Historically, pre-projects focused on defining the solution upfront:

  • Product vision
  • Requirements gathering
  • Backlog creation
  • Architecture planning
  • Development estimates

This approach made sense in a slower-moving market where assumptions remained stable for longer periods of time. Today, that is no longer the case.

Markets shift faster. User expectations evolve faster. AI capabilities change almost monthly. A product idea that looks strong during planning can quickly lose relevance before development even starts.

The biggest issue with the traditional pre-project model is that validation often happens too late — after significant time and budget have already been committed.

That creates unnecessary risk:

  • Building solutions before confirming real demand
  • Investing heavily in assumptions
  • Spending months planning features that could have been tested first
  • Discovering too late that users behave differently than expected

In today’s environment, the goal of a pre-project is no longer just to define what to build.

It is to determine whether something is worth building at all.

Read more about Launchpad, our way of running pre-projects

The Shift Toward Validation-Driven Pre-Projects

Modern pre-projects need to focus less on detailed specification and more on fast validation and learning. Instead of attempting to fully define a future product upfront, the process should begin with clear hypotheses:

  • What problem are we solving?
  • Who experiences it?
  • Why would they care?
  • What behavior would validate the opportunity?
  • Can AI or technology meaningfully improve the process or experience?

From there, the focus shifts toward creating targeted Proofs of Concept (PoCs) designed to test those assumptions quickly. The purpose is to reduce uncertainty before larger investments are made.

Core Principle: validate before scaling development.

The New Role of the Pre-Project

This changes the role of the pre-project fundamentally.

Before

The pre-project primarily focused on:

  • Defining scope
  • Writing requirements
  • Planning architecture
  • Estimating delivery

Now

The pre-project focuses on:

  • Identifying the highest-risk assumptions
  • Testing real user value
  • Validating technical feasibility
  • Exploring AI opportunities realistically
  • Generating evidence for decision-making

The outcome moves from simple documentation to real insitghts.

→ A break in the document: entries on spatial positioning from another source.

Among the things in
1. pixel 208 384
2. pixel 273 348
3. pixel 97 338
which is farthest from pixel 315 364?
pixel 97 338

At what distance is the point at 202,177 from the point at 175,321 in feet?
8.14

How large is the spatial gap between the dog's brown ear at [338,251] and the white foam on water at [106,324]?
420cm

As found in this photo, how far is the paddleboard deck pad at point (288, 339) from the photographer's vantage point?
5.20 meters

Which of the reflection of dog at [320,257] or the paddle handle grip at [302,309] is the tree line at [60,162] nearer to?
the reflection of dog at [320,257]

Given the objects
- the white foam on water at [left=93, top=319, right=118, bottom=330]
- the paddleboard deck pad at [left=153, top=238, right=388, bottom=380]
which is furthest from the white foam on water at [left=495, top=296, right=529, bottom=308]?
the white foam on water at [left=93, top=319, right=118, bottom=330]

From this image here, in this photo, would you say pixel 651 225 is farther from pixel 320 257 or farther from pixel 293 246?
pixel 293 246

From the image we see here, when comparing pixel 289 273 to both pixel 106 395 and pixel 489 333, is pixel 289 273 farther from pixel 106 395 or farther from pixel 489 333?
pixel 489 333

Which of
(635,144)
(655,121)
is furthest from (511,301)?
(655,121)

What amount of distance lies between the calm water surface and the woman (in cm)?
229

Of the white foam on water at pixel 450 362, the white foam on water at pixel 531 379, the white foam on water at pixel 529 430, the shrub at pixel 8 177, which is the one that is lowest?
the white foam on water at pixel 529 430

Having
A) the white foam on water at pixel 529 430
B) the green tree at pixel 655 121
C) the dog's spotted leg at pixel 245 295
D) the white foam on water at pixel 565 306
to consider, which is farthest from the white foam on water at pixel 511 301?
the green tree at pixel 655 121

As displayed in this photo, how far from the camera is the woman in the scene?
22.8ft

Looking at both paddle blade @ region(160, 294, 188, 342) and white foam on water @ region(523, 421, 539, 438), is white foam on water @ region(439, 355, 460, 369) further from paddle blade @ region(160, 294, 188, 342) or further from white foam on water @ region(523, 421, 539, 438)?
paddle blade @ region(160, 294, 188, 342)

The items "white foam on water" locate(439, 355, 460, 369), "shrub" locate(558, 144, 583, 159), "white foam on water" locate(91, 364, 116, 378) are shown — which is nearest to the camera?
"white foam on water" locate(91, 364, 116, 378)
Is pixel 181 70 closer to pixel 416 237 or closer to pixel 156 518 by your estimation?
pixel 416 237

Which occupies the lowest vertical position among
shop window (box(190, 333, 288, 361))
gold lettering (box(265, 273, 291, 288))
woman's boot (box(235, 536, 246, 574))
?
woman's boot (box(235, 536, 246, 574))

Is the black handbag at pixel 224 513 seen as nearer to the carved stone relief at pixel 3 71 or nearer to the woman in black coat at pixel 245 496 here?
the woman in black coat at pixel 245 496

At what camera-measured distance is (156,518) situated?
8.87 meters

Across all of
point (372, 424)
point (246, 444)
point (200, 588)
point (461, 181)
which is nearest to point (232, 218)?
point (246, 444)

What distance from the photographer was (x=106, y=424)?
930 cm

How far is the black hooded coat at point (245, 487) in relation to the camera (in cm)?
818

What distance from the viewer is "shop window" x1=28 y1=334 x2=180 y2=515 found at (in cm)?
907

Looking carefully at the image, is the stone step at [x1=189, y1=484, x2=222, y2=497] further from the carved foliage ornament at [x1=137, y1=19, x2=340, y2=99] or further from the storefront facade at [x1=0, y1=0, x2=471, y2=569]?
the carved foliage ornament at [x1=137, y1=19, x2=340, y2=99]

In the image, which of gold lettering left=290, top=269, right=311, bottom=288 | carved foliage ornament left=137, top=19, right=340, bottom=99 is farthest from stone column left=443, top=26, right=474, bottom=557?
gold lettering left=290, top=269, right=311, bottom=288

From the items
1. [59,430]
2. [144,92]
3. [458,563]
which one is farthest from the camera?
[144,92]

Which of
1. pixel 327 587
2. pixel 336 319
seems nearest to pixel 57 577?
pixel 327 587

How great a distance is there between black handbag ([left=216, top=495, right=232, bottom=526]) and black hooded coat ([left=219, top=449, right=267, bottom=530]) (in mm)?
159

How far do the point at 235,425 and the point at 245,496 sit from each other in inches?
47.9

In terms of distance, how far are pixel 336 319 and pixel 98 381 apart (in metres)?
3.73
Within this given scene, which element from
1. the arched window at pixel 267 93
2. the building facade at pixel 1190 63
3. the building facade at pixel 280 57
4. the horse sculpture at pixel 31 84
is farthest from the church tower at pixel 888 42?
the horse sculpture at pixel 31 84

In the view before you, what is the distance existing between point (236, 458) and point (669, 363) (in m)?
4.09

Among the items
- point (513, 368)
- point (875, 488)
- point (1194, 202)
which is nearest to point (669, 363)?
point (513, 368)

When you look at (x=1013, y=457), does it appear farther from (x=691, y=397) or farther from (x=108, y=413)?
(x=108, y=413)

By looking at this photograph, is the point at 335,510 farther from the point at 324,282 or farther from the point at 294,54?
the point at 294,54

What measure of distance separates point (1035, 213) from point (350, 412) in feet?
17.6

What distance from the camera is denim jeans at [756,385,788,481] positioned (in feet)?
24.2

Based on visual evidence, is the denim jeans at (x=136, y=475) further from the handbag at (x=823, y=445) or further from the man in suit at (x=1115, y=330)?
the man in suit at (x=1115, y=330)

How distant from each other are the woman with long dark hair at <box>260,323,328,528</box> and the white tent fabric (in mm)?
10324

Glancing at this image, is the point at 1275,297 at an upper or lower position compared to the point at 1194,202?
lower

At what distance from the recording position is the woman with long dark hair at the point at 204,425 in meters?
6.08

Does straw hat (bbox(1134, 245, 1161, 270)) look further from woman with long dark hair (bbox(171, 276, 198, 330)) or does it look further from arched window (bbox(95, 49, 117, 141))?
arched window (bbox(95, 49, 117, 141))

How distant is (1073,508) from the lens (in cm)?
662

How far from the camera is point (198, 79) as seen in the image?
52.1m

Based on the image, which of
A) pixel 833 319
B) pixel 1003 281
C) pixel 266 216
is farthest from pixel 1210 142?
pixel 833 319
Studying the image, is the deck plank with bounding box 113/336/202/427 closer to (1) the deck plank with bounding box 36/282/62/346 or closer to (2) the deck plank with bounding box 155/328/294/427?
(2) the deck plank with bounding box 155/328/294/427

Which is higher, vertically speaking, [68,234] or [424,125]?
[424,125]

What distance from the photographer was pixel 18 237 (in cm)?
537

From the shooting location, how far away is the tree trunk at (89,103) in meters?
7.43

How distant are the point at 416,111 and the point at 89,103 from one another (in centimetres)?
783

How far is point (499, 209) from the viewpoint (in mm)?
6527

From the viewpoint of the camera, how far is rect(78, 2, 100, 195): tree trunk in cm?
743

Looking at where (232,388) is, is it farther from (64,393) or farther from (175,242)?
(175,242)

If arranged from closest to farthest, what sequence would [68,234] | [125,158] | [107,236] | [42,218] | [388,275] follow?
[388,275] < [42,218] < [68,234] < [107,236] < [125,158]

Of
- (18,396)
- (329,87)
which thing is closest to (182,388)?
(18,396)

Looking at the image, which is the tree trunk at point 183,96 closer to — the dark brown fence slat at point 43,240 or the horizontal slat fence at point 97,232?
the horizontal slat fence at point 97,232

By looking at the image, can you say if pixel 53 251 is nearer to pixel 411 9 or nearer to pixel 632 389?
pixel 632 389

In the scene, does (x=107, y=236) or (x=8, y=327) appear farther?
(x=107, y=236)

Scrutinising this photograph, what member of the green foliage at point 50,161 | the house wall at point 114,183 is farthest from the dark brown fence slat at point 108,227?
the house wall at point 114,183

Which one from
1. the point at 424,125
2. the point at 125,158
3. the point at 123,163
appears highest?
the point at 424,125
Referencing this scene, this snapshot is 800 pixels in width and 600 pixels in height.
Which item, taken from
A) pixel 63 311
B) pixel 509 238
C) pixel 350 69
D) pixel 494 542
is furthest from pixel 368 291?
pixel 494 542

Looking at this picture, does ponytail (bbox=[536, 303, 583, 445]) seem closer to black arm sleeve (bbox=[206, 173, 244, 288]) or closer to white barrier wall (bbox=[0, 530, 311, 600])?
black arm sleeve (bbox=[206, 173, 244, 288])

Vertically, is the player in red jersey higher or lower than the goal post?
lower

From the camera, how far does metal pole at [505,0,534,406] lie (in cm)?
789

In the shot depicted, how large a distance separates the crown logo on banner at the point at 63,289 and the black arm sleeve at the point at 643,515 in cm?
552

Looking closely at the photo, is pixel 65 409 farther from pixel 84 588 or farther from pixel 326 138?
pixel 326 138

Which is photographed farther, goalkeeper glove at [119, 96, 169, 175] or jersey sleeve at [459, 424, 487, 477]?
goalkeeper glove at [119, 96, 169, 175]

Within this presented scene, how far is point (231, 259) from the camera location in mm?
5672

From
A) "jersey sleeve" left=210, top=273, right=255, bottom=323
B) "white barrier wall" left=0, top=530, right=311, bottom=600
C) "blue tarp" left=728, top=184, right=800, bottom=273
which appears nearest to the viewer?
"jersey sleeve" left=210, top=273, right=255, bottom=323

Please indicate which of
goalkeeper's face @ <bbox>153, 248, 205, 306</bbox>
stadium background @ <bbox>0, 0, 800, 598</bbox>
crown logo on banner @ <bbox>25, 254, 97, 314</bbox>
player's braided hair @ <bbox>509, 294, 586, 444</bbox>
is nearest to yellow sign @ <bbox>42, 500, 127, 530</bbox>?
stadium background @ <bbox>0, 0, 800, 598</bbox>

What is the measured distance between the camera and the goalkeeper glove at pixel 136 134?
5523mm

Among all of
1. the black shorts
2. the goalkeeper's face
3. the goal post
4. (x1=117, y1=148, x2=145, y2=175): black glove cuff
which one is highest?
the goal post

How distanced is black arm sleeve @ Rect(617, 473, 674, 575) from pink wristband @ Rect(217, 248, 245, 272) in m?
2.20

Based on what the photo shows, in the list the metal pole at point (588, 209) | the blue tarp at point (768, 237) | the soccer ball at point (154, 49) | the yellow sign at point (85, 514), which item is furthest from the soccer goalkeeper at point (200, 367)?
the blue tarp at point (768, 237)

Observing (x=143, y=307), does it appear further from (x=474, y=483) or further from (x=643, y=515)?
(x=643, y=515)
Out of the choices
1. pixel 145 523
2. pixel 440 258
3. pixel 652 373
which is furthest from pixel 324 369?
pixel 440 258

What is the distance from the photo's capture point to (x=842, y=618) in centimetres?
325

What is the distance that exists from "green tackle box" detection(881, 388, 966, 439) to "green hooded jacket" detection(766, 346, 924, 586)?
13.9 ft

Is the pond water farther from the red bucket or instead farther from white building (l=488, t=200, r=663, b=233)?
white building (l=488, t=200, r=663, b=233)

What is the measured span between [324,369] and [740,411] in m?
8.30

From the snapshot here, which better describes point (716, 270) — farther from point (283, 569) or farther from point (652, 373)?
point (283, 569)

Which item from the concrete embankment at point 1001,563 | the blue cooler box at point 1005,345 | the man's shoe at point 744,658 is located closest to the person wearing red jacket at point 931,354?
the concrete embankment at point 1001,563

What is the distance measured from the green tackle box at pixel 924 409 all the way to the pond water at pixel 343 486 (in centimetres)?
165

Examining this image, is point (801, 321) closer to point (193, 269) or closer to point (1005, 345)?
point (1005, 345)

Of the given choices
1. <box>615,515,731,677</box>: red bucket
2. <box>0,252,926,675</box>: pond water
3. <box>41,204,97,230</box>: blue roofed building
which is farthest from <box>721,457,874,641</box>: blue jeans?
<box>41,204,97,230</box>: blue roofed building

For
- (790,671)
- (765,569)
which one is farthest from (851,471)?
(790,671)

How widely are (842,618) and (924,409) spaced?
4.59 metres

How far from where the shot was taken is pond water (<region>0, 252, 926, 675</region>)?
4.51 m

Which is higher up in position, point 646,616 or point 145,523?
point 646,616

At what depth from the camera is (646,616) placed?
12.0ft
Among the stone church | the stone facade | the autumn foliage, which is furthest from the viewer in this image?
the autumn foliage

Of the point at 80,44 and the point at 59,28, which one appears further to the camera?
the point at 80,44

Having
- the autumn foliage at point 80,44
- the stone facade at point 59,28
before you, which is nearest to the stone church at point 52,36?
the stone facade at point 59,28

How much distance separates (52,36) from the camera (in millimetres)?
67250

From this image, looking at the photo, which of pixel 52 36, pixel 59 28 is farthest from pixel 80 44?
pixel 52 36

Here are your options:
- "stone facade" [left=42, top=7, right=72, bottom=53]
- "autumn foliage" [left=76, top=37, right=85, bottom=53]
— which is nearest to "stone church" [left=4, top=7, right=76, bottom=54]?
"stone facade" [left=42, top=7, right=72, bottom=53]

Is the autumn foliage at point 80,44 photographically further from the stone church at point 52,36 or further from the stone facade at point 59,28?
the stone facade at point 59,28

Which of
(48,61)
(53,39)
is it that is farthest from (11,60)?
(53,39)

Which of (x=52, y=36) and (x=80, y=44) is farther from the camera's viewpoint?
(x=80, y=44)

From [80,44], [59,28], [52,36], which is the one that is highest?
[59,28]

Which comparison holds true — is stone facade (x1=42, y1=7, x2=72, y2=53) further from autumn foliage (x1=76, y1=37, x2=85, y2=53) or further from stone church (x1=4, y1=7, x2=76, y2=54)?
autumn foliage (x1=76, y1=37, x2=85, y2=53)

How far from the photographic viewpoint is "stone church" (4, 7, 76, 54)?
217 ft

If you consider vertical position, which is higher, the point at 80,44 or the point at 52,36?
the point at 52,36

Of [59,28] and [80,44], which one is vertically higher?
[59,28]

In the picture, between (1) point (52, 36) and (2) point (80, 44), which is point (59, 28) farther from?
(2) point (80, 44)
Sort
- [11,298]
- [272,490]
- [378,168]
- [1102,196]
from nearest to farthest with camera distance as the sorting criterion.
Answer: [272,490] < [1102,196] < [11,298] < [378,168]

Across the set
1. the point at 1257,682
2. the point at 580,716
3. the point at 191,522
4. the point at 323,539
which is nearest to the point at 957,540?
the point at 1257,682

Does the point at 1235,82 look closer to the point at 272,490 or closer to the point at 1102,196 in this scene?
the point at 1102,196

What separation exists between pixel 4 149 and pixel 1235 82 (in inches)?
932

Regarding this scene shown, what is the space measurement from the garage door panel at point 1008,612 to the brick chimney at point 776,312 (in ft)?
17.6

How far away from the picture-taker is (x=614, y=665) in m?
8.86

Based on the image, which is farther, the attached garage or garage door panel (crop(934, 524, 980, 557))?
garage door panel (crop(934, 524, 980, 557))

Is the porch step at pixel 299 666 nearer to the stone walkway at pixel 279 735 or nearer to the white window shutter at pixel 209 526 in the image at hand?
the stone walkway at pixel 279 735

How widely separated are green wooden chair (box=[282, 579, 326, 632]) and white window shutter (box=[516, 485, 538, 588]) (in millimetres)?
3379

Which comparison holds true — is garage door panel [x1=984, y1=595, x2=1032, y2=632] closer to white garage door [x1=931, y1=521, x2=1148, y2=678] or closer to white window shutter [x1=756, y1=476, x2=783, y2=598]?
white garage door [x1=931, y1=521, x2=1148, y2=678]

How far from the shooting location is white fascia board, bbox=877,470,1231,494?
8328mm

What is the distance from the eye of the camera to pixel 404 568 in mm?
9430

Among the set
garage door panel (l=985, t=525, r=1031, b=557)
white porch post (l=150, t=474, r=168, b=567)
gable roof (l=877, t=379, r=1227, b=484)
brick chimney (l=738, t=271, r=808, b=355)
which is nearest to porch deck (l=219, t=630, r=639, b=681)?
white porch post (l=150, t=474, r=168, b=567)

Read more about Launchpad, our way of running pre-projects

The Role of the PoC (Proof of Concept)

The PoC becomes a central part of the modern pre-project.

A PoC is:

  • A focused test of key assumptions
  • A fast and practical learning tool
  • A way to gather real-world signals early
  • A demo-ready artifact connected to a specific hypothesis

A PoC is NOT:

  • An MVP
  • A production-ready system
  • A full-featured product

Its purpose is to answer critical questions such as:

  • Do users actually care about this?
  • Will they engage or convert?
  • Is the concept technically viable?
  • Does AI create meaningful value here?
  • Is this worth further investment?

Instead of relying primarily on planning and assumptions, companies gain evidence early in the process.

Why This Matters More in the AI Era

AI is changing not only how products are built, but also how quickly they can become obsolete.

This creates both opportunity and pressure:

  • Products can be developed faster than ever
  • Competitors can move faster
  • User expectations evolve faster
  • Technical possibilities change continuously

As a result, the cost of building the wrong thing increases. Modern pre-projects therefore need to optimise for learning speed, not documentation volume. The companies that succeed are often not the ones with the most detailed upfront plans, but the ones that validate assumptions and adapt the fastest.

A Simple but Fundamental Shift

The shift in modern pre-projects is simple, but fundamental.

We move from simply defining what to build to proving what is worth building

This approach helps companies:

  • Reduce wasted investment
  • Improve product-market fit
  • Make evidence-based decisions earlier
  • Increase confidence before scaling
  • Move faster in uncertain markets

In a rapidly changing AI-driven landscape, the ability to validate ideas early is becoming one of the most valuable parts of any digitalisation or product development initiative.